First, there's peer support, which means you can seek out those who are dealing with similar difficulties. Overall, studies on the value of peer support have shown that social support is vital in various ways. The UNC Gillings School of Global Public Health lists the benefits of social support as: "Decreases morbidity and mortality rates, increases life expectancy, increases knowledge of disease, improves self-efficacy, improves self-reported health status and self-care skills, including medication adherence, reduces the use of emergency services." In addition, they report that "providers of social support report less depression, heightened self-esteem and self-efficacy, and improved quality of life."

Peer support has been shown helpful for not just mental health conditions, but diabetes and many kinds of health-related issues. Why is peer support so helpful? I think it's because it helps us learn new coping skills and feel understood by others who are facing similar issues. 
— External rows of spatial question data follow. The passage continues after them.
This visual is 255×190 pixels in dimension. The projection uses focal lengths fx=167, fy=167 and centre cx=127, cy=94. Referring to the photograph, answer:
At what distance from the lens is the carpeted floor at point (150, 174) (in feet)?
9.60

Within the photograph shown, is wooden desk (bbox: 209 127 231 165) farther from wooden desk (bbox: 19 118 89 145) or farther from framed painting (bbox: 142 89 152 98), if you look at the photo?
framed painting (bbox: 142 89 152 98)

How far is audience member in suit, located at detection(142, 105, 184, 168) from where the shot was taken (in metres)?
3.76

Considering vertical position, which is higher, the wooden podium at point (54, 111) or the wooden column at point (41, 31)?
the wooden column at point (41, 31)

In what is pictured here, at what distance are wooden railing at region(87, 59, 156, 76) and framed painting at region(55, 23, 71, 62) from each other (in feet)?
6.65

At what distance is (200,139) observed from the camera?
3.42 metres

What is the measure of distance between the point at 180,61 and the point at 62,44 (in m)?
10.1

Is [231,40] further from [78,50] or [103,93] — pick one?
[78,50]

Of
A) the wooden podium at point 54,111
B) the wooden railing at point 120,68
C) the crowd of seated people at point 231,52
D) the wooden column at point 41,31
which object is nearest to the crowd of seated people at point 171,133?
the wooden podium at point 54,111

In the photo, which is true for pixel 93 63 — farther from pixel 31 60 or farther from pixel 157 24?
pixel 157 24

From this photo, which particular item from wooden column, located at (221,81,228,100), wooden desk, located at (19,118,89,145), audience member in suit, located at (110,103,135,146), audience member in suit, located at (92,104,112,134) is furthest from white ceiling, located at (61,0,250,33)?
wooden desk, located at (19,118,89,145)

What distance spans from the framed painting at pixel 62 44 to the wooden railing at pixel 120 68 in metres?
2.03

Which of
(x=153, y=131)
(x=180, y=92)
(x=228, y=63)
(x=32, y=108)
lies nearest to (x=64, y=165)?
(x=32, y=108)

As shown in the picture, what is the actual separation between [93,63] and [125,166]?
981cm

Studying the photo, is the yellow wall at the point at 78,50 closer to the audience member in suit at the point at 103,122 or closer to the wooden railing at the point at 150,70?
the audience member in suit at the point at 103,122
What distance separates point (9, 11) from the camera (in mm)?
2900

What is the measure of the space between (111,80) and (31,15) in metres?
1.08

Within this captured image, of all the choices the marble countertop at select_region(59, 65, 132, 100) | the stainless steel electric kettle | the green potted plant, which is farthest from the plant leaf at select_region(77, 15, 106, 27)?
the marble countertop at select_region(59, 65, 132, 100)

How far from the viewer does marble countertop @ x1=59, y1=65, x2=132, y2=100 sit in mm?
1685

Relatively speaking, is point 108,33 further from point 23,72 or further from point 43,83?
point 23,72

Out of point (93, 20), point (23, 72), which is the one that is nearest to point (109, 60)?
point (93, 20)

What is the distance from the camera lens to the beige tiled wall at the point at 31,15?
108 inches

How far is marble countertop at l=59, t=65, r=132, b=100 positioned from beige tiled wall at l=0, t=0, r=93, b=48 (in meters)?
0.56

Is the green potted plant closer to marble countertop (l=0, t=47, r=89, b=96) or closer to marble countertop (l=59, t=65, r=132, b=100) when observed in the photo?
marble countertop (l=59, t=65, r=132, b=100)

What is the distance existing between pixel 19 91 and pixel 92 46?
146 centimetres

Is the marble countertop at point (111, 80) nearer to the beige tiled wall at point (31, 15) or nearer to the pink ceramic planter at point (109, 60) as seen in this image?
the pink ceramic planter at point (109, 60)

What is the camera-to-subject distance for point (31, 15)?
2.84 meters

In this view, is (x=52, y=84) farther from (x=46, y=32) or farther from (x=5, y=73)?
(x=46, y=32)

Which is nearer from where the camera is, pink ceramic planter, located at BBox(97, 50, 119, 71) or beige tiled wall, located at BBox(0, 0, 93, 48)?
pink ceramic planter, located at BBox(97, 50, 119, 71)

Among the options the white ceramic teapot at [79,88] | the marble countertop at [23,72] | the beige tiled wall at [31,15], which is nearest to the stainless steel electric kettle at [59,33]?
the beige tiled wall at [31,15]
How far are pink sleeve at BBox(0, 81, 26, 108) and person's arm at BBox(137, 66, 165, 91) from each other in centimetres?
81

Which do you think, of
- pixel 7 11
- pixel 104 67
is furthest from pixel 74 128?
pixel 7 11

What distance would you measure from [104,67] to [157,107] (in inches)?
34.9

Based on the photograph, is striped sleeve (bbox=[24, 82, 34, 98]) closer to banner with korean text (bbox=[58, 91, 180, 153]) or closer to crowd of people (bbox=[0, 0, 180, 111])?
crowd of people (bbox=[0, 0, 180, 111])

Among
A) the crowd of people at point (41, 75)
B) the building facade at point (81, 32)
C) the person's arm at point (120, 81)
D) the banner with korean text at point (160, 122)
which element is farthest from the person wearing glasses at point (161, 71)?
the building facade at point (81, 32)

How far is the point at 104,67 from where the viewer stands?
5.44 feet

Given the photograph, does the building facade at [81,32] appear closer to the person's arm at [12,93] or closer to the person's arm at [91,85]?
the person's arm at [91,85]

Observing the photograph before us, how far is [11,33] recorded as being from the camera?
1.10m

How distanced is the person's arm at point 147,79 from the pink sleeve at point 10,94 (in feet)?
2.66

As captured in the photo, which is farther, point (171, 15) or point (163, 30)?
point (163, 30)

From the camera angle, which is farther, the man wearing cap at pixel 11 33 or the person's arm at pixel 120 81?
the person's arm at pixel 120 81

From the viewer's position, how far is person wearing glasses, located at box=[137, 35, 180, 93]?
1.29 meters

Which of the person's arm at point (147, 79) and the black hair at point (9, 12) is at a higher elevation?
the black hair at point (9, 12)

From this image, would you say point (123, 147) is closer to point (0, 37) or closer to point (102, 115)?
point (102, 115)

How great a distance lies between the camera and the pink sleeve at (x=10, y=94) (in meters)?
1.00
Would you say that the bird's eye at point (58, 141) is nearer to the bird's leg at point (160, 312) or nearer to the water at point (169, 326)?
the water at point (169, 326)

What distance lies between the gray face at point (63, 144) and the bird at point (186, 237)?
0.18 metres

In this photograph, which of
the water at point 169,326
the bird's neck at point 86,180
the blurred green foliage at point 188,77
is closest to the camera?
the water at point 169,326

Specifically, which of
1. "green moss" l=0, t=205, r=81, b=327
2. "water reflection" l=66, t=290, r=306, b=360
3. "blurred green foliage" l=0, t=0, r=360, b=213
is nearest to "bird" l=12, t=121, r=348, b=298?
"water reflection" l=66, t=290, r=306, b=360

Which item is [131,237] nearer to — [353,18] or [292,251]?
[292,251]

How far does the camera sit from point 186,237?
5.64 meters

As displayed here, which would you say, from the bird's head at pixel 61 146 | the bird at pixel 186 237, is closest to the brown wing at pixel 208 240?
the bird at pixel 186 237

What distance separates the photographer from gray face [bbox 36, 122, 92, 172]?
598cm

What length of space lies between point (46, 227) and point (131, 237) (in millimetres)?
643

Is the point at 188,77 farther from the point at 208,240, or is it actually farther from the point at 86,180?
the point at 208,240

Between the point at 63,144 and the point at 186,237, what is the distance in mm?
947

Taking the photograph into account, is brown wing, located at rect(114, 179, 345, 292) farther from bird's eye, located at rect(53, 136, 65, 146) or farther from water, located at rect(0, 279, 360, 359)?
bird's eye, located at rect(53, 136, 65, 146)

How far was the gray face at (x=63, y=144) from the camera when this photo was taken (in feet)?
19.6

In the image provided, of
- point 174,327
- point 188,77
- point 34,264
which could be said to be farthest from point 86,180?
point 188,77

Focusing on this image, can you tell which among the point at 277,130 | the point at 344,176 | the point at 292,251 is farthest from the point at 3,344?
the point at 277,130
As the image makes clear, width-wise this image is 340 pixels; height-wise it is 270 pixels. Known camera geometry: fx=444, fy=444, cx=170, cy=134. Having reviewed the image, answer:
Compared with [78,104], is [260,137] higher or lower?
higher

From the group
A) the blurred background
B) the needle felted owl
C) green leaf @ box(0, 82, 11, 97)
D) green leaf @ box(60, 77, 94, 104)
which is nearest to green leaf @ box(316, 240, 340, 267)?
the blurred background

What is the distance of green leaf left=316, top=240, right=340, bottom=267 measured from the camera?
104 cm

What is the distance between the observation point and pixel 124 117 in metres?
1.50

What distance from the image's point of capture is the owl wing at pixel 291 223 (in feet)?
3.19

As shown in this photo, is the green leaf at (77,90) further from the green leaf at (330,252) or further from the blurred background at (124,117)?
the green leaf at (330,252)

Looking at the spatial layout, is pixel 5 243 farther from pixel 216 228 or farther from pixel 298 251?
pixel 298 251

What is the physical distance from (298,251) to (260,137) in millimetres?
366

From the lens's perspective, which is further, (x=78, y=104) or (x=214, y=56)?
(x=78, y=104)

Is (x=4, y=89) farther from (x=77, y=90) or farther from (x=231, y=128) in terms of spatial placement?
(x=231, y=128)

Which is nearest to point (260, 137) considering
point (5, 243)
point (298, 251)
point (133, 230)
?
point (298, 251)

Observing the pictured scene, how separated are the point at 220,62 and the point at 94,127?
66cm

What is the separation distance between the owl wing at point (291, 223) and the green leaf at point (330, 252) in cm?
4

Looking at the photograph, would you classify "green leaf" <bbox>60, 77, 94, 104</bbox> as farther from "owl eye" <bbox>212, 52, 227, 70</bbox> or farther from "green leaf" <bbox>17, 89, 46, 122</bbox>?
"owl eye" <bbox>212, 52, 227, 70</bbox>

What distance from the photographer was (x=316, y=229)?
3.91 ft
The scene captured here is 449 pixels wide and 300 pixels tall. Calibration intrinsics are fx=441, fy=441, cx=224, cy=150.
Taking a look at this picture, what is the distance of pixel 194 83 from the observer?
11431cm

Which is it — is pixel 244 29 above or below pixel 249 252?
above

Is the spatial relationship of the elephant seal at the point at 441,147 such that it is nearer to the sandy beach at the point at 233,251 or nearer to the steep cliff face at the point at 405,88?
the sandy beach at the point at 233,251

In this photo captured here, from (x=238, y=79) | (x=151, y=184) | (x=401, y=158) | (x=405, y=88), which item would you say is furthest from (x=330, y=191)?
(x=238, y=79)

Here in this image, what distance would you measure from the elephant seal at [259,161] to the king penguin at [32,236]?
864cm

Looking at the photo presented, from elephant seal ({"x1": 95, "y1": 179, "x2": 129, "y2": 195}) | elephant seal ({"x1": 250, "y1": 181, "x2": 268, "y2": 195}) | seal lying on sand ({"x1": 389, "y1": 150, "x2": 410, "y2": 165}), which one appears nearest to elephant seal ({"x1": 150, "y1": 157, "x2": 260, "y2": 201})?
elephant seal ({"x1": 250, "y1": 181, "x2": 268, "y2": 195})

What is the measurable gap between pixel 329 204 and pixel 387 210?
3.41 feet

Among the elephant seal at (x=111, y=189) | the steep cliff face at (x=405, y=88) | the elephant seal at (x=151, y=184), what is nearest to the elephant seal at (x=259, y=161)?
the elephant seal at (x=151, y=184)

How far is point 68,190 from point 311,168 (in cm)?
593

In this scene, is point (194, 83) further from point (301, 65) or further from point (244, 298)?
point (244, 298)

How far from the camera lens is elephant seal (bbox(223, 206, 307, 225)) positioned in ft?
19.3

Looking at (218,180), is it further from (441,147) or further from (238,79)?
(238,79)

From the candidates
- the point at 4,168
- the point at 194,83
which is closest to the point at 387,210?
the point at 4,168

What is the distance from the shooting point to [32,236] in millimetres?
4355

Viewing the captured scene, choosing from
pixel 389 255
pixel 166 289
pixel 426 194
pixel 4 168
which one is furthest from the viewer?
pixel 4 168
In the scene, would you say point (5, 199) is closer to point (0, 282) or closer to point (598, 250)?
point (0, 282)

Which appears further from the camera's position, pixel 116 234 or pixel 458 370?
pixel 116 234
In my own training groups, for example, I have seen that sharing experiences with others helps individuals discover other effective coping skills that they never thought of using. And, they feel a deep sense of camaraderie and companionship that comes from being truly heard by others. 

2) Supportive Friendships and Relationships

Just like a toxic friendship or relationship can be stressful, the right, positive, and supportive connections can lift you up and keep you afloat, even in stormy waters. 

Research has found that being around friends can actually help boost our immune system response and help us feel happier and more satisfied with life. One such study, for example, showed that as little as a 10-minute phone chat with a friend improved problem thinking and boosted the brain's executive function

Finding Resources and Support When and Where You Can

First: You may have more resources and support than you ever imagined. Sometimes, it's our own desire to do everything on our own that blocks us from seeking support. If that's the case, know that it's more than okay to ask for help. If you've been led to believe that there is something shameful about asking for help, you could be missing out on a great reservoir of support that is already waiting for you. 

The truth is that no one is an island. We all survive off the efforts of others—even if those efforts are invisible to us. Consider that even the food you eat is available through a complex network of persons and activities. And, when you allow someone to help, you are also allowing another person to share and give something. Getting support can be viewed as one big circle of giving and receiving, We're all in it together. 

In case you were wondering about the fires in Oregon, the community here really shined, making places available for those persons needing evacuation, as well as for their animals. In my case, I had dear friends who offered us a place to stay in case of evacuation. Admittedly, it was a lot easier to get through this with my best friend and wife Maria. I think it made us appreciate each other even more as we shared, laughed, and worried our way through it all.

May you find the support and resources that lift up your spirits and your well-being in the days ahead.